Clash of green billionaires upends Asia's undersea solar quest
- Asia-spanning grid captures imagination of world's wealthiest
- Plan to export Australian clean power to Singapore at risk
The elusive dream of a subsea power grid sending clean energy across Asia has hit a new setback: feuding billionaires.
The Sun Cable project, which aims to export solar power from Australia to Singapore through a 4,200-kilometer (2,600-mile) submarine cable, entered into voluntary administration Wednesday after a disagreement between two of Australia's richest men, tech tycoon Mike Cannon-Brookes and iron ore magnate Andrew Forrest.
The A$30 billion ($21 billion) project has been among contenders to help Asia's fossil-fuel dominated economies to shift to low-emissions sources as they aim to meet targets to decarbonize over the coming decades. Developers envisioned it as the first and most ambitious piece of a so-called super-grid, a plan to criss-cross the continent with electrical lines spanning from Japan to India.
But Sun Cable's troubles serve as another reality check for governments and utilities pinning clean energy hopes on delivering power from countries with ample wind and sun to distant electricity-hungry population centers.
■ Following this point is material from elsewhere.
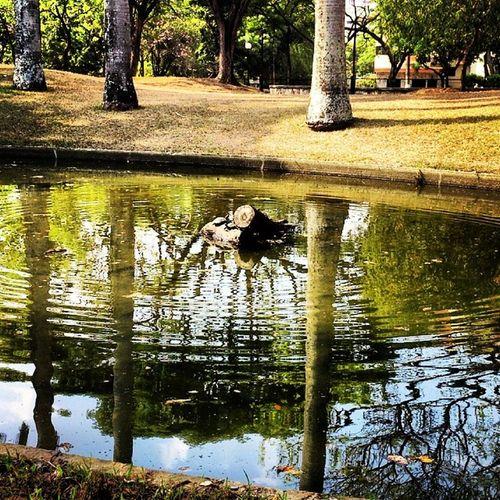 Prebo Photo Moment tortugas Park Water Sun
The project joins a growing list of ventures that have struggled to progress beyond the initial stages, despite endorsements from some of the world's most influential executives.
"Sun Cable was extremely ambitious from the very beginning with its claims," said Georgios Konstantinou, a senior lecturer in energy systems at the University of New South Wales. "The engineering required to successfully deliver would be extremely challenging, and on top of that you have to make the economics work."
At a time when the world is racing to achieve zero-emissions with a raft of experimental technology, a super-grid makes sense on paper. Crowded Japan or Singapore would no longer need to worry about finding space to build renewable plants, and instead could import green energy from neighbors. SoftBank founder Masayoshi Son has already urged Japan's government to promote development of a regional grid.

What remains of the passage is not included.